“A vida é a arte do encontro, embora haja tanto desencontro pela vida.”

 

Às vezes, questiono-me por que escolhi o Direito como profissão. Seria para enfatizar o que é certo? Mas o que é o certo? Para fazer justiça? Mas o que é, realmente, justo?

Perco-me nas respostas e sigo, todos os dias, para a universidade e, depois, para o estágio que faço com adolescentes infratores. Lá, esses conceitos me desconsertam, desestruturam toda a estrutura pragmática armada para me convencer, para, talvez, me endurecer…

Charles é um jovem alegre, carismático, de bem com a vida, apesar de a vida ter virado a cara para ele desde cedo. Está com 15 anos, e recolhido por tentativa de homicídio. As palavras que usa em sua defesa têm peso, firmeza, olhos de justiça imediata, que não pôde ser adiada. Talvez, daí venha a sua certeza de que o futuro há de beneficiá-lo. Então, sorri, brinca até quando o assunto é muito sério. Até a juíza já perdeu o juízo na sua frente, ao não conseguir domar o riso…

Fico pensando se o nome Charles possa ter alguma relação com charlatanismo, mas os olhos de Charles desmentem. Ele é dono de alegria espontânea, sem ironia.

● ● ● ● ●

◆ **TAREFA PROPOSTA**:
Copie do trecho, sem nenhuma alteração, a parte que vai de "Charles é um" até "espontânea, sem ironia.", inclusive. Baseie-se somente no trecho acima.

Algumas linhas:

● ● ● ● ●

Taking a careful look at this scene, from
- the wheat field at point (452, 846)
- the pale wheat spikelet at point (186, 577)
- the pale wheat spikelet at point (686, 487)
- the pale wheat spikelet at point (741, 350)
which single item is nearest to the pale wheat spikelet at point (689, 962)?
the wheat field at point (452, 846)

● ● ● ● ●

◆ **RESPOSTA COMPLETA**:
Charles é um jovem alegre, carismático, de bem com a vida, apesar de a vida ter virado a cara para ele desde cedo. Está com 15 anos, e recolhido por tentativa de homicídio. As palavras que usa em sua defesa têm peso, firmeza, olhos de justiça imediata, que não pôde ser adiada. Talvez, daí venha a sua certeza de que o futuro há de beneficiá-lo. Então, sorri, brinca até quando o assunto é muito sério. Até a juíza já perdeu o juízo na sua frente, ao não conseguir domar o riso…

Fico pensando se o nome Charles possa ter alguma relação com charlatanismo, mas os olhos de Charles desmentem. Ele é dono de alegria espontânea, sem ironia.